[Begin Passage to read]

Consider two definitions of the same function as follows:

g[m_] = m E^(-m x^2)

gi[n_Integer] = n E^(-n x^2)

A plot of g[m] for several values of m simultaneously is possible with

Plot[g[m] /. m -> {1, 2, 3}, {x, -3, 3}, PlotRange -> All]

which results in

multiple plot gm1 or with Evaluate gm2,

using Evaluate[g[m] /. m -> {1, 2, 3}, {x, -3, 3}] for the latter.

The same application of the Plot function, however, does not work with the second definition

Plot[gi[n] /. n -> {1, 2, 3}, {x, -3, 3}, PlotRange -> All]

Inserting Evaluate[g[m] /. m -> {1, 2, 3}, {x, -3, 3}] makes a difference and will make the plot lines distinct, however it still does not work with the second function gi[n], so I have left it out for simplicity.

The questions:

  1. What causes the difference in plotting g[m_] and gi[n_Iinteger] as above?
  2. How can Plot work with the second function definition gi[n_Integer], just as it does with the first g[m_]?

[End Passage to read]
[Begin Supplied entries]

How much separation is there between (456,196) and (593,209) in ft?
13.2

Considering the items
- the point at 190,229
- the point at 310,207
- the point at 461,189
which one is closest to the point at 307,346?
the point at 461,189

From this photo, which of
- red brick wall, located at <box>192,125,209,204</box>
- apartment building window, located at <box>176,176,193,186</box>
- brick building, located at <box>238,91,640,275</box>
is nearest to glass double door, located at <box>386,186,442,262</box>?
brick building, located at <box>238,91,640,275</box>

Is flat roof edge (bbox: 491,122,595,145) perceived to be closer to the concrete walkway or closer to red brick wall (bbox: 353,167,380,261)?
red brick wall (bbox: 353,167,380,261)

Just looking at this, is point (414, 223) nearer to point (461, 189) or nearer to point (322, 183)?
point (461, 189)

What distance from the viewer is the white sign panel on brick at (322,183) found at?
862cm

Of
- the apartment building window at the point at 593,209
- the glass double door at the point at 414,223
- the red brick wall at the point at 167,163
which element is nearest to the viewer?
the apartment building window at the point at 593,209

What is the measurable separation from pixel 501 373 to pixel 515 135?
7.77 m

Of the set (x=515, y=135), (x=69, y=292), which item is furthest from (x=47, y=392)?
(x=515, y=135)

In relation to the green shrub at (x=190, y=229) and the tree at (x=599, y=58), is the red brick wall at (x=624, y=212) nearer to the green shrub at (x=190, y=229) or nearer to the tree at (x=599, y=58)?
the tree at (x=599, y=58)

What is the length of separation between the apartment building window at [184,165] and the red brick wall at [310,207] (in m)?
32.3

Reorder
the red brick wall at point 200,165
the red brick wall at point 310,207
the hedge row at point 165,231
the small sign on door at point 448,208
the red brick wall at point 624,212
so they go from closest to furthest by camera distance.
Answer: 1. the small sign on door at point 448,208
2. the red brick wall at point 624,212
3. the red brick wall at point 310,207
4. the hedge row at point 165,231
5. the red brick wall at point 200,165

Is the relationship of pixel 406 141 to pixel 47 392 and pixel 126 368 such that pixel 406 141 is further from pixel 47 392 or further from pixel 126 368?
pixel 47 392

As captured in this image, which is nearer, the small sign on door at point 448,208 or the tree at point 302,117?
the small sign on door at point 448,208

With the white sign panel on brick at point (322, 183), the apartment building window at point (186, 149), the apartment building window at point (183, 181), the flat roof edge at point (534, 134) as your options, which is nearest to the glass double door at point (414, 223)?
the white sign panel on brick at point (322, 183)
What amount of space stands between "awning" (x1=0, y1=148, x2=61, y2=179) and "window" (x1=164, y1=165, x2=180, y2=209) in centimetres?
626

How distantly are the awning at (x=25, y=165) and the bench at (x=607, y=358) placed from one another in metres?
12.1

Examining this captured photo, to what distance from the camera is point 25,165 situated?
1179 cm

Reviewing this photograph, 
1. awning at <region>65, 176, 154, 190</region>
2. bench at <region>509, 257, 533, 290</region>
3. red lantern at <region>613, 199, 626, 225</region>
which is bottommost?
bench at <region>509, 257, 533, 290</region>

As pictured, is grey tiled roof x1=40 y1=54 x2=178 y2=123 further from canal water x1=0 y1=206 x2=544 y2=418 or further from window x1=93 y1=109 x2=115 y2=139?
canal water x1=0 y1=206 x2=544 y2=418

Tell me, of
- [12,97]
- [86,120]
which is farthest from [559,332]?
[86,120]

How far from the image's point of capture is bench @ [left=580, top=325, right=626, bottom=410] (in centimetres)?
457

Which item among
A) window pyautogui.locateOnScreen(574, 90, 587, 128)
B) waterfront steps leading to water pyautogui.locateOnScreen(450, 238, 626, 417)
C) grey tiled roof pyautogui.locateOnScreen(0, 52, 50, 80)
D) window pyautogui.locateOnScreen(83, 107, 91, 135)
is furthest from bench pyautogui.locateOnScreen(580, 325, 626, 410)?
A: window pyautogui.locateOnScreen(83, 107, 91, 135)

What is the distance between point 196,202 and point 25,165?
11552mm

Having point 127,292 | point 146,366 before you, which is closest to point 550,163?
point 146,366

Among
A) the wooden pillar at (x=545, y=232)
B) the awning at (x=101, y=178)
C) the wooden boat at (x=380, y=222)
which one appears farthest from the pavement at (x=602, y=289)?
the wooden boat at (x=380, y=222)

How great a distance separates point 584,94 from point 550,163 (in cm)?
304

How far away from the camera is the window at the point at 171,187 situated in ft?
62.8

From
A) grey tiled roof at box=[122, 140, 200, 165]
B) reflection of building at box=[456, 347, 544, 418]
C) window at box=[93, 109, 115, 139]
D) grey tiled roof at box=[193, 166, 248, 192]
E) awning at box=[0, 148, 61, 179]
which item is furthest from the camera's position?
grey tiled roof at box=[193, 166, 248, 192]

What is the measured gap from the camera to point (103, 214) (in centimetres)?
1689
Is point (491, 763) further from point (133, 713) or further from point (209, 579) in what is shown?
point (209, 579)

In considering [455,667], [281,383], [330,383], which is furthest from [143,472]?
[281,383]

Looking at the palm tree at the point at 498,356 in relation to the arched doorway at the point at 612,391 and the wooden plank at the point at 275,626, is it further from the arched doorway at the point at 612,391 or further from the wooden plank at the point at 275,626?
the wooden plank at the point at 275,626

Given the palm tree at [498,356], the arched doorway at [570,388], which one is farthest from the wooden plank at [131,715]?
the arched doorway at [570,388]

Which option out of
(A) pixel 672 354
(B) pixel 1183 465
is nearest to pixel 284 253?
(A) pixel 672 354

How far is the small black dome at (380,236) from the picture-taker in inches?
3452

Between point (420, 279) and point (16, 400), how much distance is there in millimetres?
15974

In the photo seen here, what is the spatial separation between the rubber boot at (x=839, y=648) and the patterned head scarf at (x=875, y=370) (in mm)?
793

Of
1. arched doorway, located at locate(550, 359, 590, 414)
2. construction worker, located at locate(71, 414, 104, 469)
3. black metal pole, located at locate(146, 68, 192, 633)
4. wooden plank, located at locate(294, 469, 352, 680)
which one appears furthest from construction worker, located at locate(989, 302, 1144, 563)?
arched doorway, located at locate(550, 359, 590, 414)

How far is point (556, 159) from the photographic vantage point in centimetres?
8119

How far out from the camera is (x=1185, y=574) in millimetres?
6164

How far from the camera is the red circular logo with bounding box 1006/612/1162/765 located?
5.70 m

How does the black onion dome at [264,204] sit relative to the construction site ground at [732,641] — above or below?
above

[End Supplied entries]

**Exercise tasks:**
1. Shorten the paragraph of the Mathematica plotting text that begins "Inserting Evaluate", keeping its main facts.
2. Write what comes next in the Mathematica plotting text, starting after its final sentence.

**The answers:**
1. Adding Evaluate[g[m] /. m -> {1, 2, 3}, {x, -3, 3}] changes the plot and makes the lines distinct. It still fails for gi[n], so it is left out for simplicity.

2.
Clarification: I am aware of other methods for producing multiple plots in one diagram, such as constructing lists with Table and similar. The reason for pursuing the above approach for multiple plots with a list of values for a parameter, specified as in gi[n_Iinteger], is the possibility to extract non-consecutive terms from solutions of differential equations in the form of a sum. In the following example from the Mathematica Documentation

eqn = I  D[\[Psi][x, t], t] == -2 D[\[Psi][x, t], {x, 2}];
f[x_] := -350 + 155 x - 22 x^2 + x^3
sol = DSolve[{eqn, \[Psi][5, t] == 0, \[Psi][10, t] == 0, \[Psi][x, 2] == f[x]}, \[Psi], {x, t}]

the solution is a function as an infinite sum

Psi solution,

from which a partial sum is extracted with

u[k_Integer] = \[Psi] /. Activate[First[sol] /. \[Infinity] -> k]

The above function is used to produce multiple plots with Table

...Table[Plot[{u[k][x, 2], f[x]}, {x, 5, 10}, ImageSize -> 200], {k, 4}]...

however, the plots are for consecutive values of k and not readily adaptable for extraction of individual terms and sums for non-consecutive k-values. Therefore, the summary question is

  1. How can multiple plots be accomplished as illustrated for g[m_] above with a function specified as u[k_Integer]?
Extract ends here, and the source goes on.